begin Input records
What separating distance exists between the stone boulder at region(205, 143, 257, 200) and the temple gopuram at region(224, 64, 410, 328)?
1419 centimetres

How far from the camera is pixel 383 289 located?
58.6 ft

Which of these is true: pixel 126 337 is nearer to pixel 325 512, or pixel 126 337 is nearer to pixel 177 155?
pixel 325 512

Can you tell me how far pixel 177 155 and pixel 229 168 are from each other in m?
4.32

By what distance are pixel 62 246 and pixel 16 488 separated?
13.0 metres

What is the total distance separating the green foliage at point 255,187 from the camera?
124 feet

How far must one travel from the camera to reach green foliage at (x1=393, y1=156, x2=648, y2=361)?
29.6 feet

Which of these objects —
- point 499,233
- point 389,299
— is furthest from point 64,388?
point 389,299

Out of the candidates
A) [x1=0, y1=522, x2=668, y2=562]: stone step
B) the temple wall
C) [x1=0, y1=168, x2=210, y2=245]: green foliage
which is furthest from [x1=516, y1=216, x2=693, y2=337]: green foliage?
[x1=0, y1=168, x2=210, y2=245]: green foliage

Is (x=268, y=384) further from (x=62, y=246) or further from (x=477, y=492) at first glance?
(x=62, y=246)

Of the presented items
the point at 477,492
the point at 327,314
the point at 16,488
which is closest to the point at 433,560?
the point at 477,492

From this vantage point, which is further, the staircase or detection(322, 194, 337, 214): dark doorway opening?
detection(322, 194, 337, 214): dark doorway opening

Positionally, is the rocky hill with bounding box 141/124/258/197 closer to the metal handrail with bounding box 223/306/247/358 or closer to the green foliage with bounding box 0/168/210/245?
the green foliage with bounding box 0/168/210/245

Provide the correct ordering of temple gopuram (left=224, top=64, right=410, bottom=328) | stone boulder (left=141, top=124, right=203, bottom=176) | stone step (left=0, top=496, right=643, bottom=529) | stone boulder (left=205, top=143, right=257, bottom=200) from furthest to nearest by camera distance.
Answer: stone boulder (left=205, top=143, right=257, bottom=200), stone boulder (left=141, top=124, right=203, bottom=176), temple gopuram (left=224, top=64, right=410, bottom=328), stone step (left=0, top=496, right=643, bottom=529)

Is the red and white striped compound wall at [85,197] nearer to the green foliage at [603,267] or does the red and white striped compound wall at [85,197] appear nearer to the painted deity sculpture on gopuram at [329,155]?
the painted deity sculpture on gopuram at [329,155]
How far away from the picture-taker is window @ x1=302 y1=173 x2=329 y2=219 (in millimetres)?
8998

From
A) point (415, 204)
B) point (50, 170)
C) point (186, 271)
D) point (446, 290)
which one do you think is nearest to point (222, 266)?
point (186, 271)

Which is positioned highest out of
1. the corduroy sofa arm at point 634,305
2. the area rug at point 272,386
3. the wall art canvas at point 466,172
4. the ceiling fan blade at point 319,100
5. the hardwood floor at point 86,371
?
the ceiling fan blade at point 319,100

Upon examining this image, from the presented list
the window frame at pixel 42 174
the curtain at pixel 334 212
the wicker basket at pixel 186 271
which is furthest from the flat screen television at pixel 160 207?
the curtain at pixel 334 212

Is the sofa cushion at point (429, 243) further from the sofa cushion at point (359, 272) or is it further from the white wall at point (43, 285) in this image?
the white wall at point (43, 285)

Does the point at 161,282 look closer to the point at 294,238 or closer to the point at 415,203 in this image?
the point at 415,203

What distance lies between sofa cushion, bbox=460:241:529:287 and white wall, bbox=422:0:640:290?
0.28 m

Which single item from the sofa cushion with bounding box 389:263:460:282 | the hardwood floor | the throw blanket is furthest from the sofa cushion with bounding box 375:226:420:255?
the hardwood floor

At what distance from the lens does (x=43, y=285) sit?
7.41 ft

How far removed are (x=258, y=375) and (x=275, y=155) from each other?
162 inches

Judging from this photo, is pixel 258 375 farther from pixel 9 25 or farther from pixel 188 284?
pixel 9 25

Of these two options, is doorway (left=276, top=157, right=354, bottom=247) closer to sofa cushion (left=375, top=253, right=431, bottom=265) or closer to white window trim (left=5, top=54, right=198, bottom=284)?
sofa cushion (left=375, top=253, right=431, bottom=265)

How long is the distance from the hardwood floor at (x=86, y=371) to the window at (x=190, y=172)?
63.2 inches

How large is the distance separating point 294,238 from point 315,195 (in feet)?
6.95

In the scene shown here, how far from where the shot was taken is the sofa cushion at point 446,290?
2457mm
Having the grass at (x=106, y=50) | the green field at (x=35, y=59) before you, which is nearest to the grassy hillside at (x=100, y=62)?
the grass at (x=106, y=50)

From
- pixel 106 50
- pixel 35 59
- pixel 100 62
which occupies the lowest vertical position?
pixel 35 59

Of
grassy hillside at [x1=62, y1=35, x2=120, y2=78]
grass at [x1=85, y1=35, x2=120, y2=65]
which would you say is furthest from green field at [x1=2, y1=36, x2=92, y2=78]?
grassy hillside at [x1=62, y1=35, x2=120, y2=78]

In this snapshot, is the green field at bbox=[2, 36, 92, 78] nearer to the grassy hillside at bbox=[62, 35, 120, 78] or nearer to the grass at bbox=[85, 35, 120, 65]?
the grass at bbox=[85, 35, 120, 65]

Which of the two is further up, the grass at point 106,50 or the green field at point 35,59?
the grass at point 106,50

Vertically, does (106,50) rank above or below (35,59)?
end Input records
## [Short exercise]
Rewrite the listing with "metal handrail" changed to "iron railing" and every other part kept the same.

## [Output of the exercise]
What separating distance exists between the stone boulder at region(205, 143, 257, 200) and the temple gopuram at region(224, 64, 410, 328)?
1419 centimetres

How far from the camera is pixel 383 289 located?
58.6 ft

Which of these is true: pixel 126 337 is nearer to pixel 325 512, or pixel 126 337 is nearer to pixel 177 155?
pixel 325 512

Can you tell me how far pixel 177 155 and pixel 229 168 are from each other in m?
4.32

By what distance are pixel 62 246 and pixel 16 488 separated?
13.0 metres

What is the total distance separating the green foliage at point 255,187 from the camera?
124 feet

How far must one travel from the camera to reach green foliage at (x1=393, y1=156, x2=648, y2=361)?
29.6 feet

Which of these objects —
- point 499,233
- point 389,299
— is furthest from point 64,388?
point 389,299

Out of the candidates
A) [x1=0, y1=522, x2=668, y2=562]: stone step
B) the temple wall
C) [x1=0, y1=168, x2=210, y2=245]: green foliage
which is furthest from [x1=516, y1=216, x2=693, y2=337]: green foliage?
[x1=0, y1=168, x2=210, y2=245]: green foliage

Is (x=268, y=384) further from (x=62, y=246) or further from (x=477, y=492) at first glance?
(x=62, y=246)

Of the presented items
the point at 477,492
the point at 327,314
the point at 16,488
which is closest to the point at 433,560?
the point at 477,492

From this vantage point, which is further, the staircase or detection(322, 194, 337, 214): dark doorway opening?
detection(322, 194, 337, 214): dark doorway opening

Positionally, is the rocky hill with bounding box 141/124/258/197 closer to the iron railing with bounding box 223/306/247/358 or closer to the green foliage with bounding box 0/168/210/245?
the green foliage with bounding box 0/168/210/245

Provide the correct ordering of temple gopuram (left=224, top=64, right=410, bottom=328) | stone boulder (left=141, top=124, right=203, bottom=176) | stone step (left=0, top=496, right=643, bottom=529) | stone boulder (left=205, top=143, right=257, bottom=200) from furthest to nearest by camera distance.
Answer: stone boulder (left=205, top=143, right=257, bottom=200), stone boulder (left=141, top=124, right=203, bottom=176), temple gopuram (left=224, top=64, right=410, bottom=328), stone step (left=0, top=496, right=643, bottom=529)

Is the red and white striped compound wall at [85,197] nearer to the green foliage at [603,267] or does the red and white striped compound wall at [85,197] appear nearer to the painted deity sculpture on gopuram at [329,155]?
the painted deity sculpture on gopuram at [329,155]
How far away from the picture-taker is window @ x1=302 y1=173 x2=329 y2=219 (in millimetres)?
8998

From
A) point (415, 204)
B) point (50, 170)
C) point (186, 271)
D) point (446, 290)
which one do you think is nearest to point (222, 266)?
point (186, 271)

Which is positioned highest out of
1. the corduroy sofa arm at point 634,305
2. the area rug at point 272,386
3. the wall art canvas at point 466,172
4. the ceiling fan blade at point 319,100
5. the hardwood floor at point 86,371
?
the ceiling fan blade at point 319,100

Upon examining this image, from the presented list
the window frame at pixel 42 174
the curtain at pixel 334 212
the wicker basket at pixel 186 271
which is furthest from the flat screen television at pixel 160 207?
the curtain at pixel 334 212

Is the sofa cushion at point (429, 243) further from the sofa cushion at point (359, 272) or is it further from the white wall at point (43, 285) in this image?
the white wall at point (43, 285)

Does the point at 161,282 look closer to the point at 294,238 or closer to the point at 415,203 in this image?
the point at 415,203

What distance lies between sofa cushion, bbox=460:241:529:287 and white wall, bbox=422:0:640:290?
0.28 m

Which single item from the sofa cushion with bounding box 389:263:460:282 | the hardwood floor | the throw blanket is furthest from the sofa cushion with bounding box 375:226:420:255?
the hardwood floor

At what distance from the lens does (x=43, y=285) sit?
7.41 ft

How far removed are (x=258, y=375) and (x=275, y=155) from each other?
162 inches

Judging from this photo, is pixel 258 375 farther from pixel 9 25 or farther from pixel 188 284?
pixel 9 25

Of these two options, is doorway (left=276, top=157, right=354, bottom=247) closer to sofa cushion (left=375, top=253, right=431, bottom=265) or closer to white window trim (left=5, top=54, right=198, bottom=284)?
sofa cushion (left=375, top=253, right=431, bottom=265)

How long is the distance from the hardwood floor at (x=86, y=371) to the window at (x=190, y=172)?
63.2 inches

How large is the distance separating point 294,238 from point 315,195 (in feet)?
6.95

In the scene shown here, how far from where the shot was taken is the sofa cushion at point 446,290?
2457mm
Having the grass at (x=106, y=50) | the green field at (x=35, y=59) before you, which is nearest to the grassy hillside at (x=100, y=62)?
the grass at (x=106, y=50)

From
- pixel 106 50
- pixel 35 59
- pixel 100 62
which occupies the lowest vertical position?
pixel 35 59

Of
grassy hillside at [x1=62, y1=35, x2=120, y2=78]
grass at [x1=85, y1=35, x2=120, y2=65]
which would you say is furthest from green field at [x1=2, y1=36, x2=92, y2=78]?
grassy hillside at [x1=62, y1=35, x2=120, y2=78]

In this snapshot, is the green field at bbox=[2, 36, 92, 78] nearer to the grassy hillside at bbox=[62, 35, 120, 78] or nearer to the grass at bbox=[85, 35, 120, 65]?
the grass at bbox=[85, 35, 120, 65]

Which of the two is further up, the grass at point 106,50 or the green field at point 35,59?
the grass at point 106,50

Vertically, does (106,50) rank above or below (35,59)?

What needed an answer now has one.